A cross-cultural survey based on the Human Relation Area Files provides an insight concerning the relationship between beauty and the physical aspects of various societies. A significant percentage of the studied societies, about 81 percent, value plump women. This standard of beauty comprises clinically categorized overweight and mild obesity individuals. The survey indicates that the number of fat deposits around a woman’s hips and legs define her beauty (Brown & Sweeney, 2009).

The recognition of the contribution of various cultural beliefs and practices in matters relating to obesity is significantly essential in tackling the obesity menace. Thus, health programs established to mitigate obesity prevalence should not disregard various cultural aspects in their execution. Apart from the BMI consideration, health professionals should evaluate other effects of localized fat deposits on an individual’s health. Moreover, the aspect of physical activity requires more attention as it is a vital ingredient in health wellness. Furthermore, the cultural aspect requires evaluation regarding its role in genetics and the development of obesity and other chronic illnesses. These considerations will facilitate better evaluation and mitigation of obesity (Brown & Sweeney, 2009).

[Saved entries]
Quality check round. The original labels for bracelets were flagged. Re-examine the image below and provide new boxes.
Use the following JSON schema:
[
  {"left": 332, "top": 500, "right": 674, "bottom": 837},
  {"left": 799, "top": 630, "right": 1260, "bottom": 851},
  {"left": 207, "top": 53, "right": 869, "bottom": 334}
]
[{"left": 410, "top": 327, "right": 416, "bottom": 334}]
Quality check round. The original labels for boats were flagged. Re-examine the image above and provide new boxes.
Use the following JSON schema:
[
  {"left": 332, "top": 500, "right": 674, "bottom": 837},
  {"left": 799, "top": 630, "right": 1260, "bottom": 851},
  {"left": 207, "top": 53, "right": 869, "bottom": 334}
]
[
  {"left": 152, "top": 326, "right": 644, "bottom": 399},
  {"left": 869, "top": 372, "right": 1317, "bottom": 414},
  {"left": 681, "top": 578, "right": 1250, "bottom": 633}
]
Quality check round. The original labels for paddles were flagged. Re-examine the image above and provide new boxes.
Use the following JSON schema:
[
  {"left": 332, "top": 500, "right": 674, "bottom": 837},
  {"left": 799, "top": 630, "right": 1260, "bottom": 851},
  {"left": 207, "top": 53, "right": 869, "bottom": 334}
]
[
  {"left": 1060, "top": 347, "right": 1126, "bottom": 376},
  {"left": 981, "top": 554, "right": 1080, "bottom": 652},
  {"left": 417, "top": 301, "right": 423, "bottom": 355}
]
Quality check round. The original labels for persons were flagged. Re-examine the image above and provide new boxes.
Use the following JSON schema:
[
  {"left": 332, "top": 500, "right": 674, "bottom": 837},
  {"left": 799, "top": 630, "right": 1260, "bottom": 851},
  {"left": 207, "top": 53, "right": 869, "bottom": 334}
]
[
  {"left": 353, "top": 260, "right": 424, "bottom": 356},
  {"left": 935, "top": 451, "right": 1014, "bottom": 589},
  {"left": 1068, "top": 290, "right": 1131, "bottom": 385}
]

WORK REQUIRED | Rewrite the passage on culture and obesity from "The recognition of" up to and including "obesity (Brown & Sweeney, 2009).", putting "medical practitioners" in place of "health professionals". The saved entries have nothing to do with the passage on culture and obesity.

RESULT FOR THIS TASK |
The recognition of the contribution of various cultural beliefs and practices in matters relating to obesity is significantly essential in tackling the obesity menace. Thus, health programs established to mitigate obesity prevalence should not disregard various cultural aspects in their execution. Apart from the BMI consideration, medical practitioners should evaluate other effects of localized fat deposits on an individual’s health. Moreover, the aspect of physical activity requires more attention as it is a vital ingredient in health wellness. Furthermore, the cultural aspect requires evaluation regarding its role in genetics and the development of obesity and other chronic illnesses. These considerations will facilitate better evaluation and mitigation of obesity (Brown & Sweeney, 2009).